A composer and poet, born in 1917. His early training was with Henry Cowell, later he studied with Arnold Schoenberg. Around 1943 he moved to New York City, where he worked as a music critic for the New York Herald Tribune with Vigil Thompson. At this time, the stress of war and urban living compelled him to leave the city for Black Mountain College where he joined John Cage, Merce Cunningham and Charles Olsen, among others, on the faculty there. In 1946, he conducted the premiere of Charles Ives' Third Symphony. He returned to California in 1954.
Lou Harrison presently lives in the Aptos, California area, in a small house that over looks the Monterey Bay on clear days, and is nestled by coastal redwoods. He is a jovial old man who favors bolo ties, and looks a little like the extant photographs of Johannes Brahms.

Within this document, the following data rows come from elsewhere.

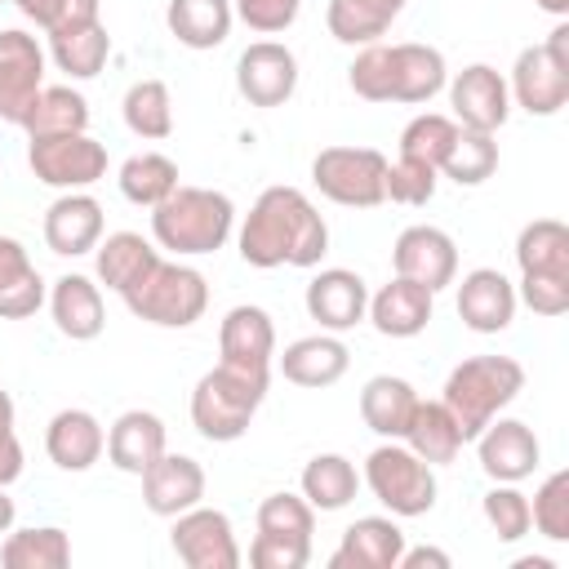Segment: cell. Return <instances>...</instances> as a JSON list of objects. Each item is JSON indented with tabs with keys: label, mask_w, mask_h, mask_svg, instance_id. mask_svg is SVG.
Wrapping results in <instances>:
<instances>
[{
	"label": "cell",
	"mask_w": 569,
	"mask_h": 569,
	"mask_svg": "<svg viewBox=\"0 0 569 569\" xmlns=\"http://www.w3.org/2000/svg\"><path fill=\"white\" fill-rule=\"evenodd\" d=\"M240 258L258 271L320 267L329 253V227L298 187H267L240 222Z\"/></svg>",
	"instance_id": "1"
},
{
	"label": "cell",
	"mask_w": 569,
	"mask_h": 569,
	"mask_svg": "<svg viewBox=\"0 0 569 569\" xmlns=\"http://www.w3.org/2000/svg\"><path fill=\"white\" fill-rule=\"evenodd\" d=\"M236 227V204L227 191L213 187H173L156 209H151V236L160 249L178 258H200L227 244Z\"/></svg>",
	"instance_id": "2"
},
{
	"label": "cell",
	"mask_w": 569,
	"mask_h": 569,
	"mask_svg": "<svg viewBox=\"0 0 569 569\" xmlns=\"http://www.w3.org/2000/svg\"><path fill=\"white\" fill-rule=\"evenodd\" d=\"M525 391V369L511 356H467L449 369L440 405L453 413L462 440H476L516 396Z\"/></svg>",
	"instance_id": "3"
},
{
	"label": "cell",
	"mask_w": 569,
	"mask_h": 569,
	"mask_svg": "<svg viewBox=\"0 0 569 569\" xmlns=\"http://www.w3.org/2000/svg\"><path fill=\"white\" fill-rule=\"evenodd\" d=\"M267 382L271 378H258L218 360V369H209L191 391V427L213 445L240 440L267 396Z\"/></svg>",
	"instance_id": "4"
},
{
	"label": "cell",
	"mask_w": 569,
	"mask_h": 569,
	"mask_svg": "<svg viewBox=\"0 0 569 569\" xmlns=\"http://www.w3.org/2000/svg\"><path fill=\"white\" fill-rule=\"evenodd\" d=\"M124 307L147 320V325H160V329H187L204 316L209 307V284L196 267L187 262H156L129 293H120Z\"/></svg>",
	"instance_id": "5"
},
{
	"label": "cell",
	"mask_w": 569,
	"mask_h": 569,
	"mask_svg": "<svg viewBox=\"0 0 569 569\" xmlns=\"http://www.w3.org/2000/svg\"><path fill=\"white\" fill-rule=\"evenodd\" d=\"M369 493L391 511V516H427L436 507V467L422 462L409 445L387 440L365 458V476Z\"/></svg>",
	"instance_id": "6"
},
{
	"label": "cell",
	"mask_w": 569,
	"mask_h": 569,
	"mask_svg": "<svg viewBox=\"0 0 569 569\" xmlns=\"http://www.w3.org/2000/svg\"><path fill=\"white\" fill-rule=\"evenodd\" d=\"M387 156L373 147H325L311 160V182L342 209H373L387 200Z\"/></svg>",
	"instance_id": "7"
},
{
	"label": "cell",
	"mask_w": 569,
	"mask_h": 569,
	"mask_svg": "<svg viewBox=\"0 0 569 569\" xmlns=\"http://www.w3.org/2000/svg\"><path fill=\"white\" fill-rule=\"evenodd\" d=\"M27 164H31L36 182H44V187L84 191L98 178H107V147L98 138H89V129L84 133H49V138H31Z\"/></svg>",
	"instance_id": "8"
},
{
	"label": "cell",
	"mask_w": 569,
	"mask_h": 569,
	"mask_svg": "<svg viewBox=\"0 0 569 569\" xmlns=\"http://www.w3.org/2000/svg\"><path fill=\"white\" fill-rule=\"evenodd\" d=\"M173 556L187 569H236L240 565V547H236V529L227 520V511L213 507H191L182 516H173Z\"/></svg>",
	"instance_id": "9"
},
{
	"label": "cell",
	"mask_w": 569,
	"mask_h": 569,
	"mask_svg": "<svg viewBox=\"0 0 569 569\" xmlns=\"http://www.w3.org/2000/svg\"><path fill=\"white\" fill-rule=\"evenodd\" d=\"M236 89L249 107H284L298 89V58L280 40H253L236 58Z\"/></svg>",
	"instance_id": "10"
},
{
	"label": "cell",
	"mask_w": 569,
	"mask_h": 569,
	"mask_svg": "<svg viewBox=\"0 0 569 569\" xmlns=\"http://www.w3.org/2000/svg\"><path fill=\"white\" fill-rule=\"evenodd\" d=\"M449 107L453 120L462 129H480V133H498L511 116V93L498 67L489 62H471L449 80Z\"/></svg>",
	"instance_id": "11"
},
{
	"label": "cell",
	"mask_w": 569,
	"mask_h": 569,
	"mask_svg": "<svg viewBox=\"0 0 569 569\" xmlns=\"http://www.w3.org/2000/svg\"><path fill=\"white\" fill-rule=\"evenodd\" d=\"M391 267H396V276L418 280L422 289L440 293L458 276V244L440 227H427V222L422 227H405L396 236V244H391Z\"/></svg>",
	"instance_id": "12"
},
{
	"label": "cell",
	"mask_w": 569,
	"mask_h": 569,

Lou Harrison's musical output is extremely varied. He has written extensively for every Western instrument as well as for many Chinese and Japanese plucked strings, flutes, and drums, and the Javanese and Balinese gamelan. His work very easily combines Western and other instruments, with a sense of each instrument's natural idiom.
When I last saw him, in August of 1999, he was in the midst of three projects: the revision of his opera Young Caesar for the 2000 Lincoln Center Festival, the composition of a new suite for harpsichord, and the design of a new retreat, a hay-bale house near Joshua Tree. He is one who creates the way a vine flowers and grows pumpkins.
Lou Harrison passed away February 2, 2003. Requiescat in pace.